INDUSTRIAL APPLICABILITY

In the above-described forming method for the disk-shaped component and the forming device for the disk-shaped component, when forming a disk-shaped component such as an impeller disk by roll forging, it is possible to prevent the decrease in temperature of the rotating material during forming by heating/insulating the rotating material using a heat retaining device. This makes it possible to inhibit or prevent the occurrence of forming load exceeding the equipment capacity due to the decrease in temperature of the material or the occurrence of shape failure.

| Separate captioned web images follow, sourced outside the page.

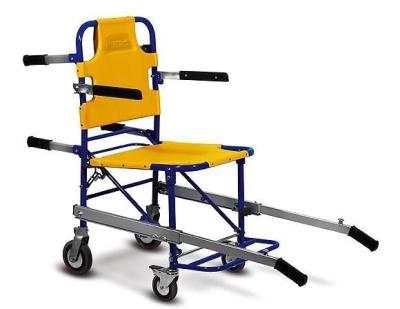 China Ensanchador de la silla de la escalera de la aleación de aluminio para el transporte discapacitado arriba y abajo de las escaleras en venta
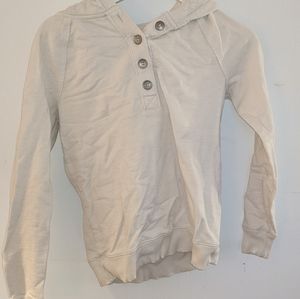 Off white/ egg shell white sweatshirt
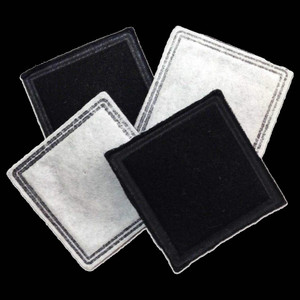 PetSafe Replacement Filter for Current Pet Fountain 4 Pack Black PetSafe Replacement Filter for Current Pet Fountain 4 Pack Black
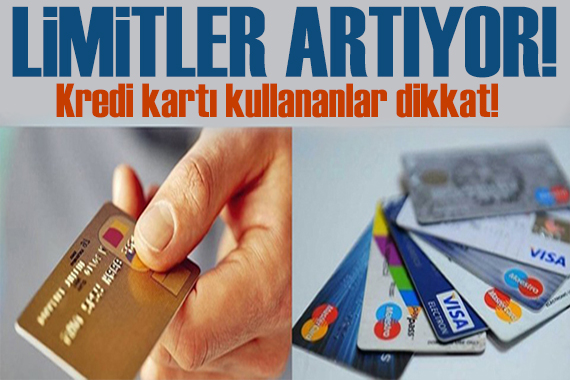 BDDK duyurdu: Limitler artırıldı!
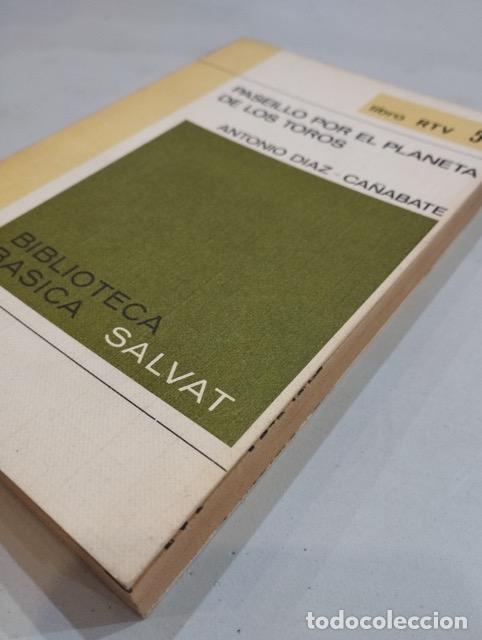 Libros: Antonio D&iacute;az-Ca&ntilde;abate - Paseillo por el planeta de los toros - Foto 2
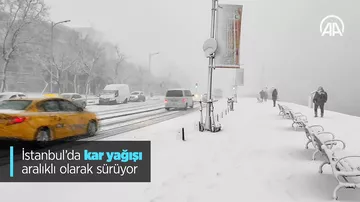 Türkiyədə əlverişsiz hava şəraiti davam edir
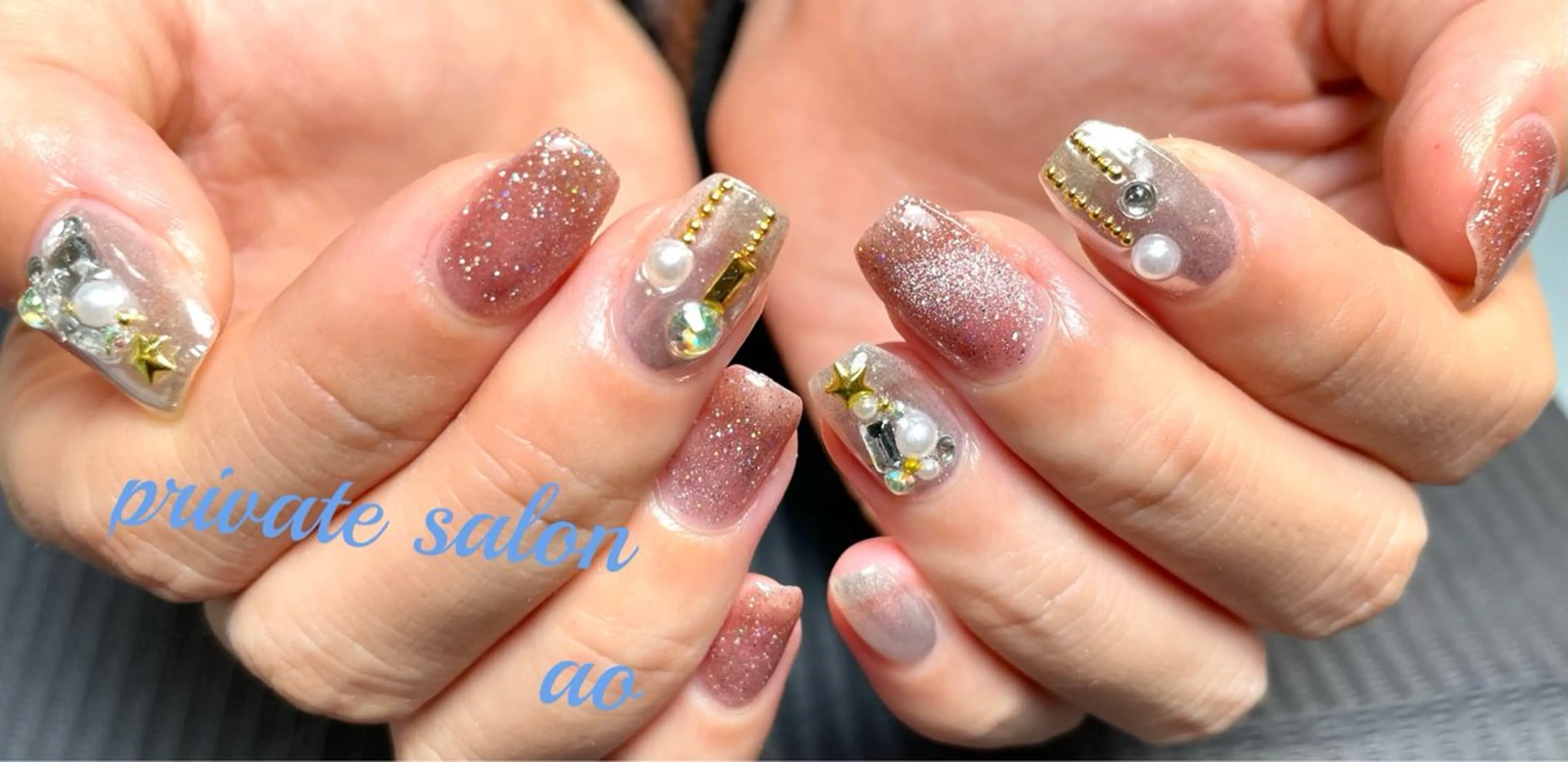 ネイル ao所属・ao aoのネイルデザイン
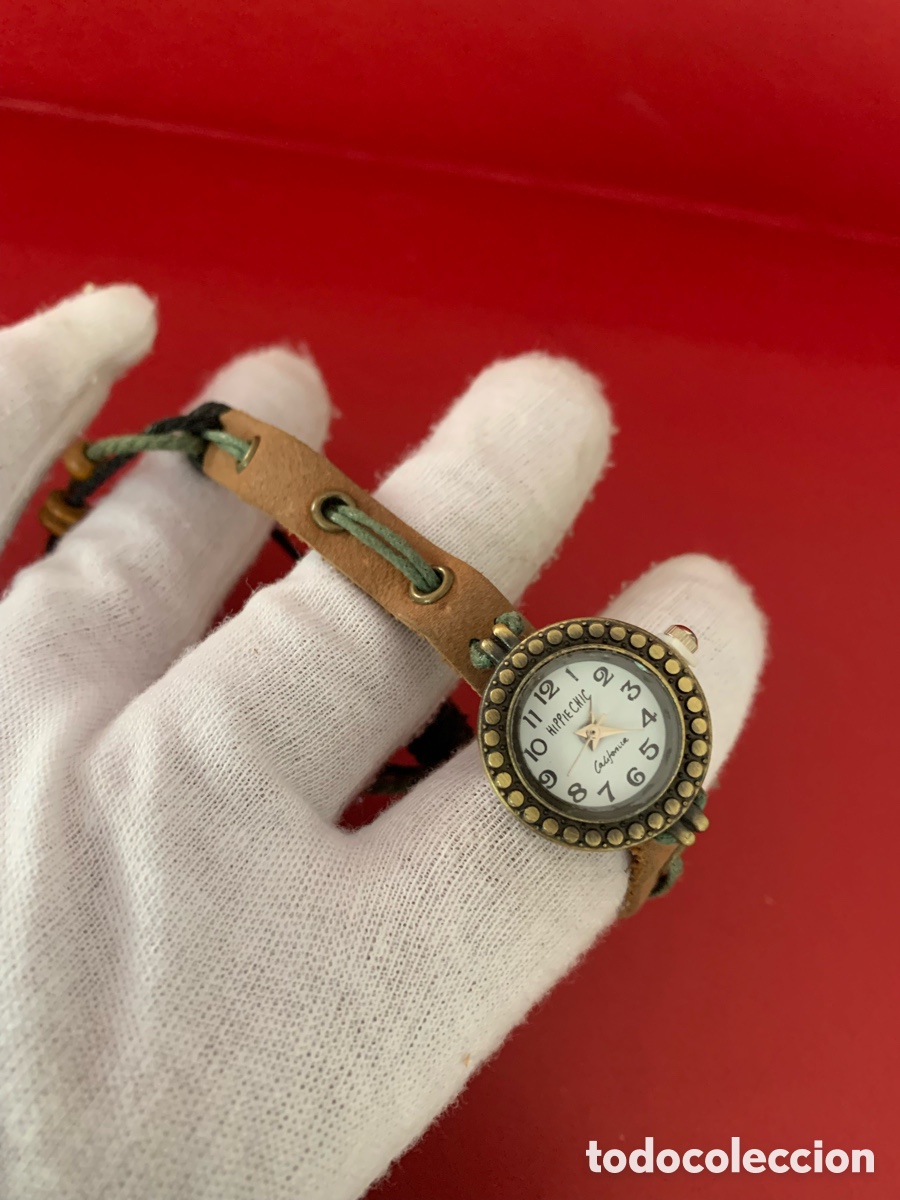 Joyeria: HIPPIE CHIC CALIFORNIA PULSERA CON RELOJ - Foto 9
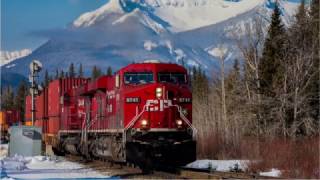 The Story Of The Canadian Pacific Railway [upl. by Lazos494]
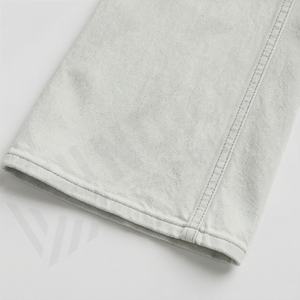 Derniers jeans en denim de couleur personnalisée pour femmes Nouveautés Mode Jeans évasés pour femmes Jeans à pattes d'éléphant tendance - Product Image 6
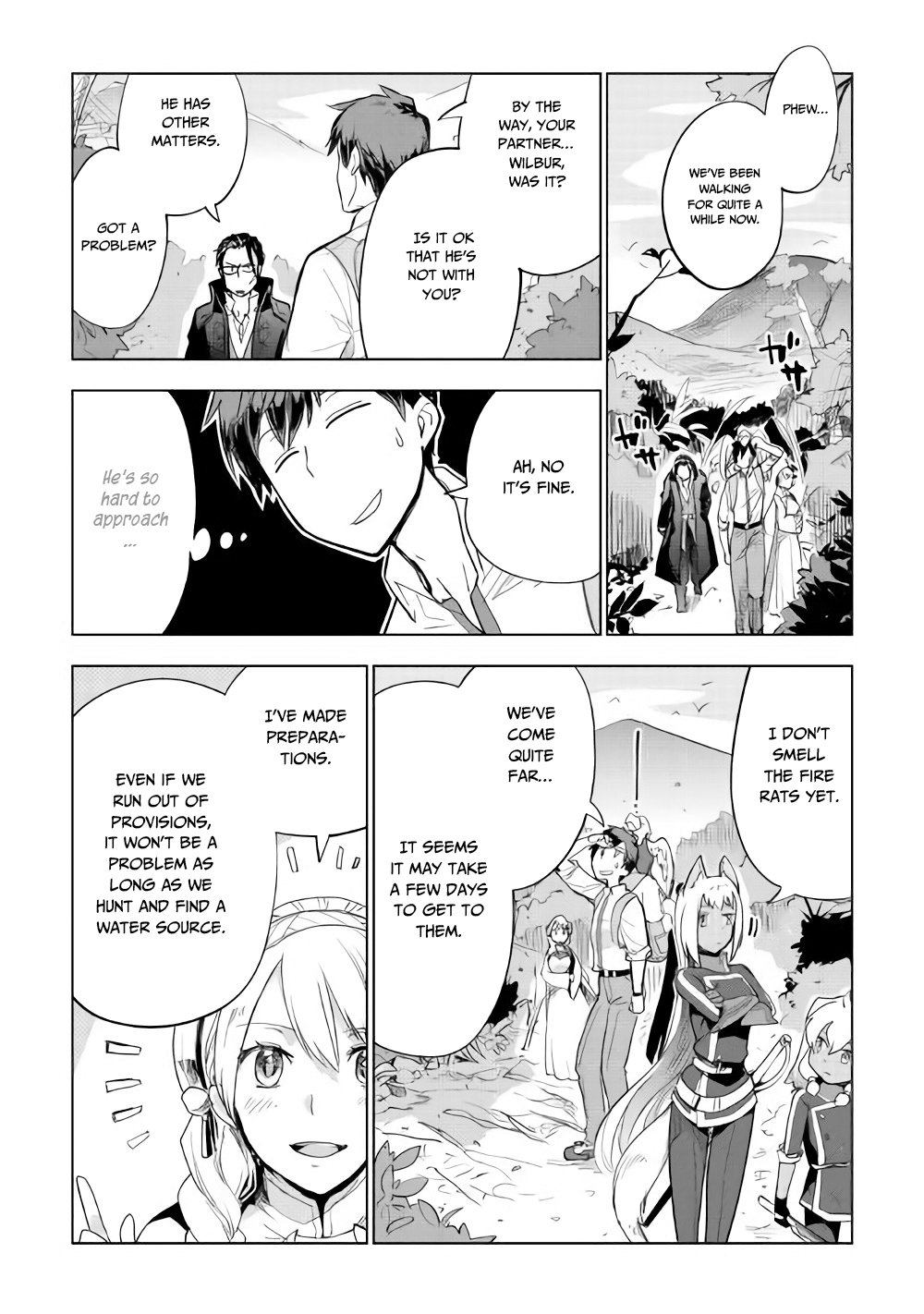 Jui-san no Oshigoto in Isekai Chapter 27 page 3 - Chapter 27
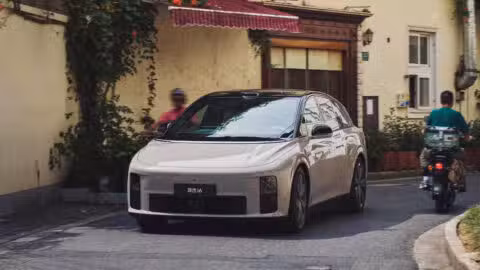 Li Auto rolls off 80,000th i6 SUV as deliveries accelerate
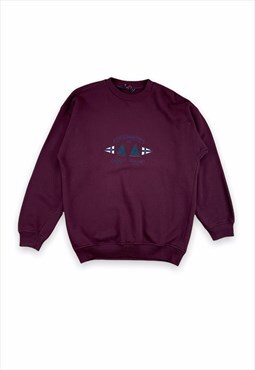 Paul & Shark vintage 90s embroidered design sweatshirt 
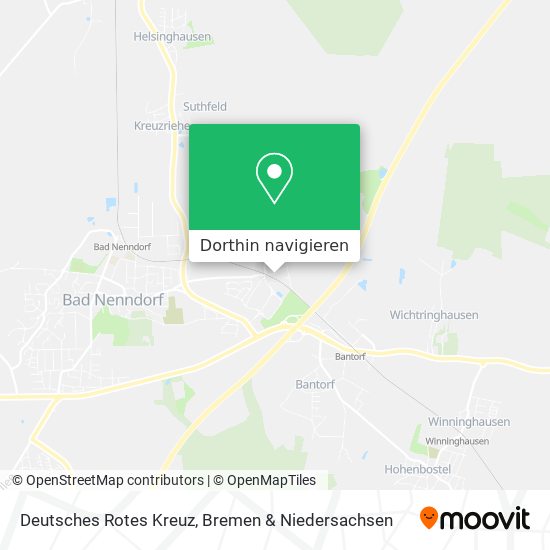 Deutsches Rotes Kreuz Karte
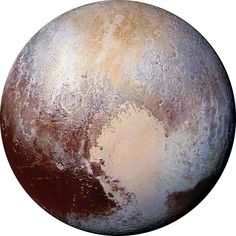 an image of the planet pluto taken by nasa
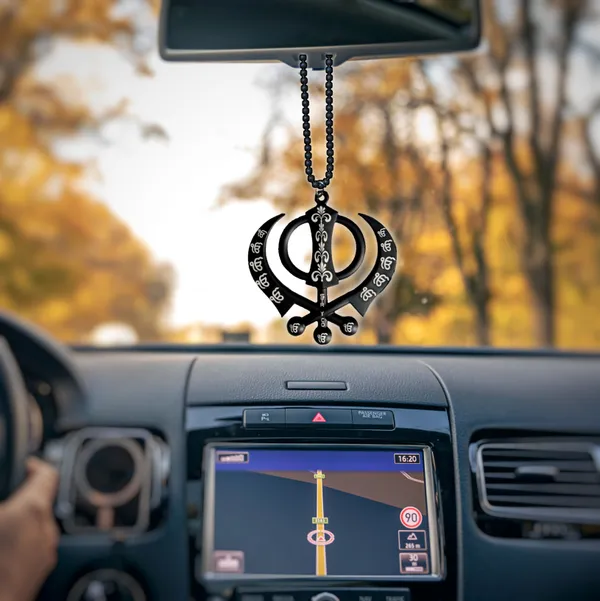 Black_Matte_Metal_Khanda_Car_Hanging_|_Spiritual_Car_Accessory_|_Punjabi_Gift_Item_|_Sikh_Gift_Ideas_|_4x4_Inches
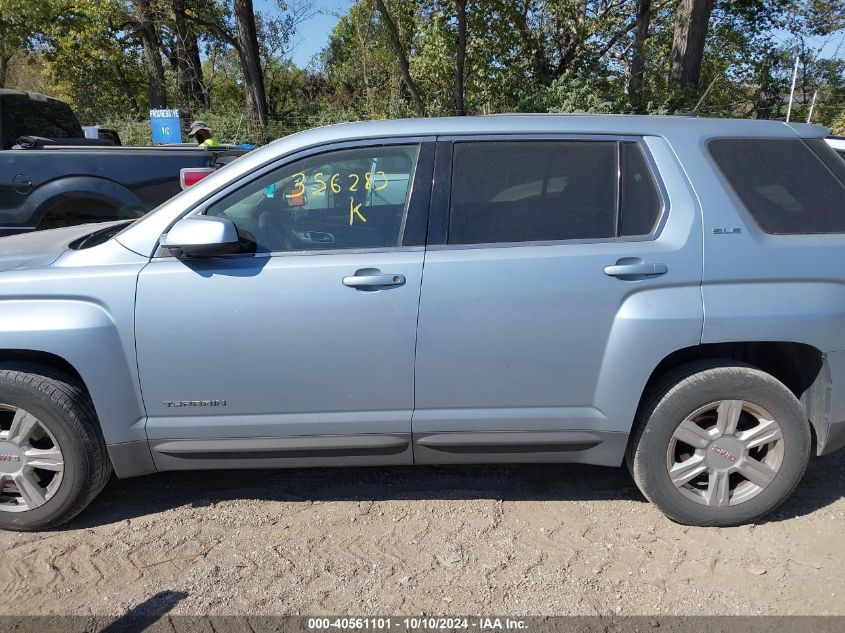 2014 GMC Terrain Sle-1 VIN: 2GKALMEK7E6356283 Lot: 40561101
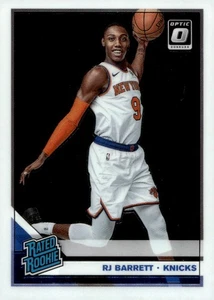 2019-20 Donruss Optic #178 RJ Barrett Rookie RC - Picture 1 of 2
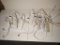 Power strips 9 strips, 2 short cords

Therefore, according to the forming method for a disk-shaped component and the forming device for a disk-shaped component of one or more embodiments of the present invention, for example, even with the existing equipment for roll-forging which is difficult to apply to forming with a large size outer diameter exceeding 1,350 mm, it is possible to make this applicable to (cope with) manufacturing of molded articles with a large size merely by adding a heat retaining device.

REFERENCE SIGNS LIST

- 1 Impeller
- 2 Blade
- 3 Impeller disk (disk-shaped component)
- 3 a Inclined surface
- 3 b Outer circumferential portion
- 4 Impeller cover (disk-shaped component)
- 5 Forming table (table)
- 5 a Table base
- 5 b Table plate
- 6 Clamp
- 7 Forming processing unit
- 10 Table driver
- 11 Clamp shaft
- 11 a Presser end portion
- 12 Holder
- 13 Clamp shaft elevator
- 15 Forming roll
- 15 a Roll circumferential surface
- 15 b Roll end surface
- 15 c Roll shoulder surface
- 16 Forming roll moving device
- 17 Control unit
- 18 Rotating shaft
- 19 Movable roll support
- 20 Bearing
- 25 Control unit
- 26 Input unit
- 30 Heat retaining device
- 31 Burner
- 32 Heater
- 33 Heat insulating material
- 34 Radiation material
- A Forming device for disk-shaped component (disk roll device)
- O1 Central axis (axis)
- O2 Axis
- S Material

Claims

1. A forming method for a disk-shaped component, the method comprising:

mounting a heated material on a table;

applying a load to the material with a forming roll while rotating the table;

forming the material into a disk shape using roll forging; and

suppressing decrease in temperature of the material during forming using a heat retaining device.

2. The forming method according to claim 1, wherein

the heat retaining device is a burner, and

the material is formed while the material is heated by a flame emitted toward the rotating material.

3. The forming method according to claim 1, wherein

the heat retaining device is an electric heater of an Induction Heating (IH) heater, and

the material is formed while the rotating material is heated with the heater from the outer side.

4. The forming method according to claim 1, wherein

the heat retaining device is at least one of a heat insulating material and a radiation material, and

the material is formed by disposing at least one of the heat insulating material and the radiation material on the outer side of the rotating material.

5. The forming method according to claim 1, wherein

the heat retaining device is disposed in a range of 20° to 180° in the circumferential direction about a rotational axis of the material, and

the rotating material is heated or insulated by the heat retaining device in the range of 20° to 180° in the circumferential direction to suppress decrease in temperature of the material.

6. The forming method according to claim 1, wherein an inner circumferential side, an outer circumferential side of the upper surface of the rotating material, and a side surface that forms the outer circumference are heated or insulated by the heat retaining device to suppress decrease in temperature of the material.

7. A forming device for a disk-shaped component, wherein the forming device mounts a heated material on a table, applies a load to the material with a forming roll while rotating the table, and forms the material into a disk shape using roll forging, the forming device comprising:

a heat retaining device that suppresses decrease in temperature of the material during forming.